> **REQUIREMENTS**
Print the full listing exactly.

● ● ● ●

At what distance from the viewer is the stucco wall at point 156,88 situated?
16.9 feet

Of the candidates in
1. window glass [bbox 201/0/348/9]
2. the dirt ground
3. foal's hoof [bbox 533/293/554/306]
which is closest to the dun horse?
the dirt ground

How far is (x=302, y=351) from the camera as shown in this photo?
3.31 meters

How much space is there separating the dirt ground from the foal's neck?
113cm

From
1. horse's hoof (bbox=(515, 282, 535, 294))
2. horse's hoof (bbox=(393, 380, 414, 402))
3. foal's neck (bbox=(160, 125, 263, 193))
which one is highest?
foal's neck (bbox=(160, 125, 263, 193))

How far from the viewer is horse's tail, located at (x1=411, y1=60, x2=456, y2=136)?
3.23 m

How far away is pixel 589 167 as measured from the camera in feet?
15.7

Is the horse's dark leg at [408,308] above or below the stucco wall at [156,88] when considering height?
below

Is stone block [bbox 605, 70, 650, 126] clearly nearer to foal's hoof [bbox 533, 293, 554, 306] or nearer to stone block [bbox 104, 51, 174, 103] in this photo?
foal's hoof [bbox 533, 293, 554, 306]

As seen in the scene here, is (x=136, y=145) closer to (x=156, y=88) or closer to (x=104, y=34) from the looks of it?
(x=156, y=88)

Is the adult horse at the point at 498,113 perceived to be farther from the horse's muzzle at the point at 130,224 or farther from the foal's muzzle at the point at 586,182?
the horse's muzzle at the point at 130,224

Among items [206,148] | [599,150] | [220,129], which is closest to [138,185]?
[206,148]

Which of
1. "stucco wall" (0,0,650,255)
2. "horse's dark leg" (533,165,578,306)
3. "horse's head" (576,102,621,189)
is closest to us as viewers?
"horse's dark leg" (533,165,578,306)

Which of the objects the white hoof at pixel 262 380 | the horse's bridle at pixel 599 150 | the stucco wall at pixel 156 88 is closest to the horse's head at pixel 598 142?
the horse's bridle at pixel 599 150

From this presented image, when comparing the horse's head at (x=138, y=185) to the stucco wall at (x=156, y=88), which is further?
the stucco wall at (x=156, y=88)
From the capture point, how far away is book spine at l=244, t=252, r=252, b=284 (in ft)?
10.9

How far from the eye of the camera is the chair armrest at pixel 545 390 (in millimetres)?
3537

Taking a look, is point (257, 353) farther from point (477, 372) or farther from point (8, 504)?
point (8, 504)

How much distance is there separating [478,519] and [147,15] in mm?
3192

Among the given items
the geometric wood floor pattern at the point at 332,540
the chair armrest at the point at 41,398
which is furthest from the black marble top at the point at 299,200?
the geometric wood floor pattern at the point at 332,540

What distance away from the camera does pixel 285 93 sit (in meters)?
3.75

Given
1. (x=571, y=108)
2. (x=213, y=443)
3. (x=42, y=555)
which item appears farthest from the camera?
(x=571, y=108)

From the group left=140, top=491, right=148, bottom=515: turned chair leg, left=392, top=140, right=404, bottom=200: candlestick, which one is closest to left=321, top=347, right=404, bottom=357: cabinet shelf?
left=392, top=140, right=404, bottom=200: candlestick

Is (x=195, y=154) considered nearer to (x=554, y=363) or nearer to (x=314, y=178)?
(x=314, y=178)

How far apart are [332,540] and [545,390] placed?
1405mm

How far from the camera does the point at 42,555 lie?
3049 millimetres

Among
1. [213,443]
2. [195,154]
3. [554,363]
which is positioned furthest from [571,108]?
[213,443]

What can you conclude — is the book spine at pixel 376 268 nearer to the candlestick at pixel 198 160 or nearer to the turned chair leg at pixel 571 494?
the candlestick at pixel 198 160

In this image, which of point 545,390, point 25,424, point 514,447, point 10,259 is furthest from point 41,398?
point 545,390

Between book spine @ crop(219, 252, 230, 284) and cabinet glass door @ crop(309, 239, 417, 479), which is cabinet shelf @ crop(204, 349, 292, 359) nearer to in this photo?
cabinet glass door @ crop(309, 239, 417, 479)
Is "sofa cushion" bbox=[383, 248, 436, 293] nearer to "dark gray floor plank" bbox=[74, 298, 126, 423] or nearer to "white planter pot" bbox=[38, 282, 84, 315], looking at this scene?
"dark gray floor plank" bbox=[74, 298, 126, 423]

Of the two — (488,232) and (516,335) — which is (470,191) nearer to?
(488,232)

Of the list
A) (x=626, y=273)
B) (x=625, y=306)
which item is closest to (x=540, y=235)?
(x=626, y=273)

● ● ● ●

> **RESULT OF THIS EXERCISE**
At what distance from the viewer is the stucco wall at point 156,88 situated?
16.9 feet

Of the candidates in
1. window glass [bbox 201/0/348/9]
2. the dirt ground
3. foal's hoof [bbox 533/293/554/306]
which is closest to the dun horse?
the dirt ground

How far is (x=302, y=351) from the camera as shown in this photo?
3.31 meters

How much space is there separating the dirt ground from the foal's neck?
113cm

From
1. horse's hoof (bbox=(515, 282, 535, 294))
2. horse's hoof (bbox=(393, 380, 414, 402))
3. foal's neck (bbox=(160, 125, 263, 193))
which one is highest?
foal's neck (bbox=(160, 125, 263, 193))

How far from the viewer is horse's tail, located at (x1=411, y1=60, x2=456, y2=136)?
3.23 m

How far away is pixel 589 167 as measured from the camera in feet?
15.7

Is the horse's dark leg at [408,308] above or below the stucco wall at [156,88] when considering height?
below

Is stone block [bbox 605, 70, 650, 126] clearly nearer to foal's hoof [bbox 533, 293, 554, 306] or nearer to stone block [bbox 104, 51, 174, 103] in this photo?
foal's hoof [bbox 533, 293, 554, 306]

As seen in the scene here, is (x=136, y=145) closer to (x=156, y=88) or closer to (x=104, y=34) from the looks of it?
(x=156, y=88)

Is the adult horse at the point at 498,113 perceived to be farther from the horse's muzzle at the point at 130,224 or farther from the foal's muzzle at the point at 586,182?
the horse's muzzle at the point at 130,224

Among items [206,148] | [599,150] | [220,129], which is closest to [138,185]?
[206,148]

Which of
1. "stucco wall" (0,0,650,255)
2. "horse's dark leg" (533,165,578,306)
3. "horse's head" (576,102,621,189)
is closest to us as viewers?
"horse's dark leg" (533,165,578,306)

Which of the objects the white hoof at pixel 262 380 | the horse's bridle at pixel 599 150 | the stucco wall at pixel 156 88 is closest to the horse's head at pixel 598 142?
the horse's bridle at pixel 599 150

From this presented image, when comparing the horse's head at (x=138, y=185) to the stucco wall at (x=156, y=88), which is further?
the stucco wall at (x=156, y=88)
From the capture point, how far away is book spine at l=244, t=252, r=252, b=284 (in ft)?
10.9

How far from the eye of the camera is the chair armrest at pixel 545 390 (in millimetres)?
3537

Taking a look, is point (257, 353) farther from point (477, 372) or farther from point (8, 504)?
point (8, 504)

How much distance is there separating [478,519] and [147,15] in mm?
3192

Among the given items
the geometric wood floor pattern at the point at 332,540
the chair armrest at the point at 41,398
which is furthest from the black marble top at the point at 299,200?
the geometric wood floor pattern at the point at 332,540

What distance away from the camera does pixel 285 93 sit (in meters)?
3.75

Given
1. (x=571, y=108)
2. (x=213, y=443)
3. (x=42, y=555)
which item appears farthest from the camera?
(x=571, y=108)

From the group left=140, top=491, right=148, bottom=515: turned chair leg, left=392, top=140, right=404, bottom=200: candlestick, which one is closest to left=321, top=347, right=404, bottom=357: cabinet shelf?
left=392, top=140, right=404, bottom=200: candlestick

Is (x=195, y=154) considered nearer to (x=554, y=363) or nearer to (x=314, y=178)?
(x=314, y=178)

How far apart are [332,540] and [545,390] placed?
1405mm

How far from the camera does the point at 42,555 lie?
3049 millimetres

Among
1. [213,443]
2. [195,154]
3. [554,363]
which is positioned furthest from [571,108]?
[213,443]

What can you conclude — is the book spine at pixel 376 268 nearer to the candlestick at pixel 198 160 or nearer to the turned chair leg at pixel 571 494?
the candlestick at pixel 198 160

In this image, which of point 545,390, point 25,424, point 514,447, point 10,259 is furthest from point 41,398?
point 545,390

Between book spine @ crop(219, 252, 230, 284) and cabinet glass door @ crop(309, 239, 417, 479), which is cabinet shelf @ crop(204, 349, 292, 359) nearer to in this photo?
cabinet glass door @ crop(309, 239, 417, 479)
Is "sofa cushion" bbox=[383, 248, 436, 293] nearer to "dark gray floor plank" bbox=[74, 298, 126, 423] or nearer to "white planter pot" bbox=[38, 282, 84, 315], looking at this scene?
"dark gray floor plank" bbox=[74, 298, 126, 423]

Of the two — (488,232) and (516,335) — which is (470,191) nearer to?
(488,232)

Of the list
A) (x=626, y=273)
B) (x=625, y=306)
which item is closest to (x=540, y=235)?
(x=626, y=273)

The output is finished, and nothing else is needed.